Estratto
_ _ _ _

Pharma
10 Luglio 2025Roche si dimostra protagonista assoluta nel panorama biotech italiano, confermando il proprio ruolo strategico nella costruzione di un sistema Paese più innovativo, competitivo e sostenibile

Roche ha presentato il suo primo studio di impatto in Italia, realizzato con il supporto metodologico di PwC Italia, per analizzare il valore generato dall’azienda in quattro aree: economia, ricerca clinica, occupazione e sostenibilità ambientale. L’evento si è svolto a Roma, presso l’Ambasciata di Svizzera, con la partecipazione di rappresentanti istituzionali, del Ministero della Salute, di Farmindustria, Confindustria, Federchimica Assobiotec, Cassa Depositi e Prestiti e altri stakeholder.
Lo studio evidenzia un impatto economico complessivo pari a 712,5 milioni di euro nel 2023, pari allo 0,03% del PIL nazionale. Il valore aggiunto diretto e indiretto ammonta a 446,7 milioni, con un effetto moltiplicatore di 2,6 euro per ogni euro generato da Roche. Il dato si inserisce in una filiera estesa che coinvolge oltre 50 settori economici, con una quota significativa (78%) costituita da piccole e medie imprese.

_ _ _ _

Compiti
A – Riproduci il passo dell'articolo sullo studio di impatto di Roche che si apre con le parole contenenti "Roche ha presentato" e si chiude con "e altri stakeholder.".
B – Secondo l'articolo sullo studio di impatto di Roche, quale effetto moltiplicatore si associa a ogni euro generato dall'azienda?
C – Prosegui l'articolo sullo studio di impatto di Roche in Italia dopo l'ultima frase riportata.

_ _ _ _

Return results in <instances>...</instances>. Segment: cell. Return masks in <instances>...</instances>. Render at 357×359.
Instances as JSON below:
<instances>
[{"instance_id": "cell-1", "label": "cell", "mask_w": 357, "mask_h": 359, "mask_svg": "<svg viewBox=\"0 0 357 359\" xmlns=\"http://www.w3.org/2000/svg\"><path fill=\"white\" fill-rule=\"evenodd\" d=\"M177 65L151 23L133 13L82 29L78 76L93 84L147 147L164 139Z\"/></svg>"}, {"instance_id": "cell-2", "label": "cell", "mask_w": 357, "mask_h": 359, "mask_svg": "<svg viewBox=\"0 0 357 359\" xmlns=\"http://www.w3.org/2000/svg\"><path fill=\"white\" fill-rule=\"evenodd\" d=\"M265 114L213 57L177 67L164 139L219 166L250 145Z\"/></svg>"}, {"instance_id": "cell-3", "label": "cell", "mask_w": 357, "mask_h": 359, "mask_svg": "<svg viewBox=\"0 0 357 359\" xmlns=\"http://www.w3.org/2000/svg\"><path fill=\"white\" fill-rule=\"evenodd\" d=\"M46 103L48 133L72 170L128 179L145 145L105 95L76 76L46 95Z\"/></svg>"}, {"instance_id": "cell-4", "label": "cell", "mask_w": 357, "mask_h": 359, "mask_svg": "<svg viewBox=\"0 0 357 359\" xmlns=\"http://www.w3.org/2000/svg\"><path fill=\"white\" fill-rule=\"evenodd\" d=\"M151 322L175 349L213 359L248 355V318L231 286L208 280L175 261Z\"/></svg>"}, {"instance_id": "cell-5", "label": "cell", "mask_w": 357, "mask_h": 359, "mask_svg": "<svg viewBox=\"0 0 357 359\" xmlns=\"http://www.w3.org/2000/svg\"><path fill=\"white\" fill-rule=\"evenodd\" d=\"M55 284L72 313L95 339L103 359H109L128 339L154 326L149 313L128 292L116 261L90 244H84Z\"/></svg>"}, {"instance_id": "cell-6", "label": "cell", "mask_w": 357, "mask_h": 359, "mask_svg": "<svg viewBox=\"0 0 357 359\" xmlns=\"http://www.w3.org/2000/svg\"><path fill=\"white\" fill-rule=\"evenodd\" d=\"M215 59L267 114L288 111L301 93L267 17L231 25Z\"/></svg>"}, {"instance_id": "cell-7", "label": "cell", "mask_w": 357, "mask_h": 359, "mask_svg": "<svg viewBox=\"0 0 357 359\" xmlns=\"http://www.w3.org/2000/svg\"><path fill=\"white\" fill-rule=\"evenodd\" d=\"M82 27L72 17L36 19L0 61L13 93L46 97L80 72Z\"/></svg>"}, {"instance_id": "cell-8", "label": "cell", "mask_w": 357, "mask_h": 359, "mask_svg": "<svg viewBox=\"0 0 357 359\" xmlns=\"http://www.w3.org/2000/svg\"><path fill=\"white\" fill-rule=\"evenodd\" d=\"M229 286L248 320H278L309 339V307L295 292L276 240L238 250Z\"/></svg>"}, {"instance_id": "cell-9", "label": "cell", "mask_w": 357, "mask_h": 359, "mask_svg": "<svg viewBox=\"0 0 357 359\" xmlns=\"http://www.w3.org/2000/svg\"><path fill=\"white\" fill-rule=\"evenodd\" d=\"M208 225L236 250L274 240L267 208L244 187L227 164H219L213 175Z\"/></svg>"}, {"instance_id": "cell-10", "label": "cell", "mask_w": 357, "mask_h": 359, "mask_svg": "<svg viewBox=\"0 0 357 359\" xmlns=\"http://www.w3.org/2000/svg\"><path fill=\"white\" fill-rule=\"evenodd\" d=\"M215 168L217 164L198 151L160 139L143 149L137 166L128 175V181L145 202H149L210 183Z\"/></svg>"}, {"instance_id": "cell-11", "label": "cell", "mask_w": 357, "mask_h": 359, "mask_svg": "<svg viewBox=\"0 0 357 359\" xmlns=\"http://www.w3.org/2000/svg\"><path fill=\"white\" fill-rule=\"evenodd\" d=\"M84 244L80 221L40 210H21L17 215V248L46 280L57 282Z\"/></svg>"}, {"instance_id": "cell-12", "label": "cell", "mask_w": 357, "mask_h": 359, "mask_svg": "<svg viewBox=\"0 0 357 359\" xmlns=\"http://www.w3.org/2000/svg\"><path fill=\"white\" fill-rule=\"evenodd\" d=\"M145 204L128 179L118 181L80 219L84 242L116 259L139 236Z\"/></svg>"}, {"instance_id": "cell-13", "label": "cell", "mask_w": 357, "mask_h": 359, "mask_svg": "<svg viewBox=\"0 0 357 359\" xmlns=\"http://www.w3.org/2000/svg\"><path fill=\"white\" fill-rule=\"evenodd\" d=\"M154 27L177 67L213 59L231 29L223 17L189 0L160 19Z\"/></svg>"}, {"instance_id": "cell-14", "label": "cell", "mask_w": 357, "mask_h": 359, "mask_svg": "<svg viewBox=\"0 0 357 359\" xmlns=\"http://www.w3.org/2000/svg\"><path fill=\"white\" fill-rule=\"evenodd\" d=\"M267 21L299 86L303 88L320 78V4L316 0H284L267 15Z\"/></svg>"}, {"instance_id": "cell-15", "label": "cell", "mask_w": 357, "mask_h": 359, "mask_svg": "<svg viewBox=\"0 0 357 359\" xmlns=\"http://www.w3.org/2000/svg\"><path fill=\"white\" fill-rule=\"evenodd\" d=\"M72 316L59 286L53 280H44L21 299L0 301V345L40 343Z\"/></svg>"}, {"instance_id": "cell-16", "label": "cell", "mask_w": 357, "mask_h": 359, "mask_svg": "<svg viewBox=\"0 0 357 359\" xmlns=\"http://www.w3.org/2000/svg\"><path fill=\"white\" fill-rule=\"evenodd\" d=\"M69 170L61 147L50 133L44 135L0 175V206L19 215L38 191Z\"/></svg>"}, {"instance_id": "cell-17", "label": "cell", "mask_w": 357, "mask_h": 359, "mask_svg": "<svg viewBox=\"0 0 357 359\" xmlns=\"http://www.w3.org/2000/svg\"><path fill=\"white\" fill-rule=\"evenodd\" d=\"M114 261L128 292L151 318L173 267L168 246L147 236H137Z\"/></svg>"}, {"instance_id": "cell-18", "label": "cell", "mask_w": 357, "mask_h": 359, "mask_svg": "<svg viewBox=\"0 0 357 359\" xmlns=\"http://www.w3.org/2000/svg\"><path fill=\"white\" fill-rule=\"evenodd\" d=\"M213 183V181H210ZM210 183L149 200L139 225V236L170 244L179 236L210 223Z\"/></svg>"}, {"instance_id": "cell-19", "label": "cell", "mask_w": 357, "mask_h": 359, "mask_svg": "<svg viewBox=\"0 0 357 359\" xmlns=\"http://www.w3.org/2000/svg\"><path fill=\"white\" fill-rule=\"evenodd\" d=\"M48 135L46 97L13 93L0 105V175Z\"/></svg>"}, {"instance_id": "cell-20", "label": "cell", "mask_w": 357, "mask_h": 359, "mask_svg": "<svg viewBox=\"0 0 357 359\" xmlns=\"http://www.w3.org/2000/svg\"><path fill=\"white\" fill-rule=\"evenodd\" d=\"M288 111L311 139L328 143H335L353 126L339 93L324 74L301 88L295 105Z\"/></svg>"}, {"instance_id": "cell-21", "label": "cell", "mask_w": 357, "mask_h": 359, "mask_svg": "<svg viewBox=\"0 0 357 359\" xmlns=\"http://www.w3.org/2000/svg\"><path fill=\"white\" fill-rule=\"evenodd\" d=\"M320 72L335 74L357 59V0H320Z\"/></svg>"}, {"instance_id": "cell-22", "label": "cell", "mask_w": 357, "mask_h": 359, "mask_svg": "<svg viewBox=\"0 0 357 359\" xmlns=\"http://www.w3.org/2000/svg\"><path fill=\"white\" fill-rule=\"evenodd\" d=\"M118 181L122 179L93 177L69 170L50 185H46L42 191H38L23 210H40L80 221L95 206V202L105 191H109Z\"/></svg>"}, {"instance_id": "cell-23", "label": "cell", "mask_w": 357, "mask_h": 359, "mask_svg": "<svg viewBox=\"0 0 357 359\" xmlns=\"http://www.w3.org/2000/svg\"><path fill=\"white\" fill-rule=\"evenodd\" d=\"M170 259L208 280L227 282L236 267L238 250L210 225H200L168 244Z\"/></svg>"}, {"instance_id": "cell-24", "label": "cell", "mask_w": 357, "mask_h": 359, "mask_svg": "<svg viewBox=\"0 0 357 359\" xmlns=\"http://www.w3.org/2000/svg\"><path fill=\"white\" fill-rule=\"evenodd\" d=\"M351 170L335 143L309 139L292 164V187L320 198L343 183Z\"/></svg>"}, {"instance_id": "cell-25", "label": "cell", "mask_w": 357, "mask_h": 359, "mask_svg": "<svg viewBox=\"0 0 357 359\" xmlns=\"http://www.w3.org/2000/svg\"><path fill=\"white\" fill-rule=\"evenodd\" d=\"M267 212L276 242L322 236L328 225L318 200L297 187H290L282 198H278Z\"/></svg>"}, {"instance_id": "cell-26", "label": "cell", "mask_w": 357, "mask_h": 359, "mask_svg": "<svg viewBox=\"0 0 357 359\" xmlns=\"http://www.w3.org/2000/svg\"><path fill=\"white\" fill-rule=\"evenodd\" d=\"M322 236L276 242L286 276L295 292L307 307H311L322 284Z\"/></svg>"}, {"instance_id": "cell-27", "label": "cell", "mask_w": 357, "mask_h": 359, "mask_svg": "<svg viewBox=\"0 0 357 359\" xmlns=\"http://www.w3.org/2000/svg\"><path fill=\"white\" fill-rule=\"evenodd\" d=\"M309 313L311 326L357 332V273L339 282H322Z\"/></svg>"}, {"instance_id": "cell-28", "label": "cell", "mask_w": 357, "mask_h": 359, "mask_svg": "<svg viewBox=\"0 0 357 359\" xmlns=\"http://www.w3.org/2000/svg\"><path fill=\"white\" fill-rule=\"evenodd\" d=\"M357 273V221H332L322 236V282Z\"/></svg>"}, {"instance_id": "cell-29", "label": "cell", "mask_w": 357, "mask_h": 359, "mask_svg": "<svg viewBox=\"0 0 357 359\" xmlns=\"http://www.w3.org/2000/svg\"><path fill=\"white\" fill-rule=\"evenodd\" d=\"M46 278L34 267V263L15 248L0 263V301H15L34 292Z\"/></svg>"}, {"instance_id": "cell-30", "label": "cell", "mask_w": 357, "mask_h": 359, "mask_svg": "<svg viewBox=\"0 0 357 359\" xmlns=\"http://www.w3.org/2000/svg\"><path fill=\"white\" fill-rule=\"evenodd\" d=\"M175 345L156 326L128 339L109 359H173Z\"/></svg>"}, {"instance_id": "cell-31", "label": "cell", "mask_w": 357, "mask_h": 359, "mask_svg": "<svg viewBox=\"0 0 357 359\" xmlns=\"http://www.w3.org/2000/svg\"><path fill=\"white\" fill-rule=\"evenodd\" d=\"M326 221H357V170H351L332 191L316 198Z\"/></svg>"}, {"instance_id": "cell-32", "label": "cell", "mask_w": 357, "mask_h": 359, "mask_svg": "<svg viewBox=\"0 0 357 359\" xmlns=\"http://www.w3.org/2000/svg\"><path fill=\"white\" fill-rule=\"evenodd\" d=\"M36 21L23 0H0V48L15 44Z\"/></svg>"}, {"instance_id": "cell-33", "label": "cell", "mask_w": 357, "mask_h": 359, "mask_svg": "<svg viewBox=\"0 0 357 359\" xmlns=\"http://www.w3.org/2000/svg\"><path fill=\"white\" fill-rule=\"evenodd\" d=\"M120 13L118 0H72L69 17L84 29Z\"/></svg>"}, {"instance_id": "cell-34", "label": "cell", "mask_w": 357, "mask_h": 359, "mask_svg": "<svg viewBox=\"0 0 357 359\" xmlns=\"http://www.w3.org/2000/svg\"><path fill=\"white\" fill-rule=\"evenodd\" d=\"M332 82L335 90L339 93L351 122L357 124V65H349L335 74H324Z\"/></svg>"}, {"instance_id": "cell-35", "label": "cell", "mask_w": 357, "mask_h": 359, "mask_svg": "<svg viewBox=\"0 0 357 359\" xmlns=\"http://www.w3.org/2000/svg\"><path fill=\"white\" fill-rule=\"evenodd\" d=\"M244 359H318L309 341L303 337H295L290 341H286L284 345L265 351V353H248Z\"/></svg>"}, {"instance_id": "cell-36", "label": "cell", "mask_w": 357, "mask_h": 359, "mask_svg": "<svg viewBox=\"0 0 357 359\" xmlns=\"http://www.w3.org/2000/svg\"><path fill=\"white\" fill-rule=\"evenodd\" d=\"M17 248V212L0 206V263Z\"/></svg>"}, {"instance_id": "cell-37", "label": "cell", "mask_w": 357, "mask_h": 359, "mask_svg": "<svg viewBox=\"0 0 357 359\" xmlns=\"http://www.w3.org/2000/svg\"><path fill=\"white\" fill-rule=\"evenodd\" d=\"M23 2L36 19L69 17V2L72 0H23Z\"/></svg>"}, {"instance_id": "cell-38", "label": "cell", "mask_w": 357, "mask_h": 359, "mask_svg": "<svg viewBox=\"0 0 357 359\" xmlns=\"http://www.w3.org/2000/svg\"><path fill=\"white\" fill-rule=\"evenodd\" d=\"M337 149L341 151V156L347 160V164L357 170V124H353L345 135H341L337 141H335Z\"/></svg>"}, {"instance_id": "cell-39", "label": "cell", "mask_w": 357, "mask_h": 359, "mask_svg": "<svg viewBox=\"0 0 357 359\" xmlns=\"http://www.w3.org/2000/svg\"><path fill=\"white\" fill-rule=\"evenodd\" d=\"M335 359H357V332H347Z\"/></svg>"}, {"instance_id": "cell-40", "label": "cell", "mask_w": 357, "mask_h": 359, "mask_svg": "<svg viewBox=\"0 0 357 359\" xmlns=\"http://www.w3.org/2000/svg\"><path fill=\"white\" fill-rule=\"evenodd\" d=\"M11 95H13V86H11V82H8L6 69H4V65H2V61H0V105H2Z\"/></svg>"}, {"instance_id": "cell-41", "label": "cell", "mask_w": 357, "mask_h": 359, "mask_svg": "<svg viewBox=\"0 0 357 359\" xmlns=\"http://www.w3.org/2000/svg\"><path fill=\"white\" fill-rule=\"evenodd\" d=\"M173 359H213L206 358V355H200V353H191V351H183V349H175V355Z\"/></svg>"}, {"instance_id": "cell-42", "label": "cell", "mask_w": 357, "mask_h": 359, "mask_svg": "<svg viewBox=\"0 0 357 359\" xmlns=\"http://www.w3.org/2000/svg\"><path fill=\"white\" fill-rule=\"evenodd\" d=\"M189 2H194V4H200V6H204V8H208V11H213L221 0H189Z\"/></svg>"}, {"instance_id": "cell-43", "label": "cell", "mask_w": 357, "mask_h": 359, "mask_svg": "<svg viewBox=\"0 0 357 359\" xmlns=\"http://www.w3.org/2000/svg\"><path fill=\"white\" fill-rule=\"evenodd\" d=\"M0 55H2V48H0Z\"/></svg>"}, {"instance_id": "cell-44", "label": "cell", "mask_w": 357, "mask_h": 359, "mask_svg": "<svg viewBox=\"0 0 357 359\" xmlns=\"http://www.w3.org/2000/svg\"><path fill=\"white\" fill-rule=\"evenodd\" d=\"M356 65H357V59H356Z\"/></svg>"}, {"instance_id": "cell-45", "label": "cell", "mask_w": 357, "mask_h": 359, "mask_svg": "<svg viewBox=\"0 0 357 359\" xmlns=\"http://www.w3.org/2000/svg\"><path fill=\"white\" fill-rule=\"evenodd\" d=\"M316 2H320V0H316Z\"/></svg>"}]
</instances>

_ _ _ _

Risultati attesi
A –
Roche ha presentato il suo primo studio di impatto in Italia, realizzato con il supporto metodologico di PwC Italia, per analizzare il valore generato dall’azienda in quattro aree: economia, ricerca clinica, occupazione e sostenibilità ambientale. L’evento si è svolto a Roma, presso l’Ambasciata di Svizzera, con la partecipazione di rappresentanti istituzionali, del Ministero della Salute, di Farmindustria, Confindustria, Federchimica Assobiotec, Cassa Depositi e Prestiti e altri stakeholder.

B – Un effetto moltiplicatore di 2,6 euro per ogni euro generato da Roche.

C –
Nel 2023, Roche ha attivato in Italia 225 studi clinici, di cui 174 sponsorizzati, con il coinvolgimento di oltre 13.400 pazienti. A questi si aggiungono 38 studi osservazionali e 24 programmi di uso compassionevole, in cinque aree terapeutiche. L’investimento diretto in ricerca clinica ha raggiunto i 56,5 milioni di euro, con un ritorno stimato in 165,6 milioni tra costi evitati e valore generato per il Servizio sanitario nazionale (rapporto costo/beneficio 1:2,93).
L’azienda impiega 1.038 persone in Italia, con un tasso di inclusione femminile del 52%, una quota di laureati del 77% e il 34% di under 40. L’impatto sull’indotto è quantificato in 3.402 unità lavorative annue (ULA), con un effetto moltiplicatore di 3,3: ogni dipendente diretto genera più di tre lavoratori equivalenti nel sistema economico.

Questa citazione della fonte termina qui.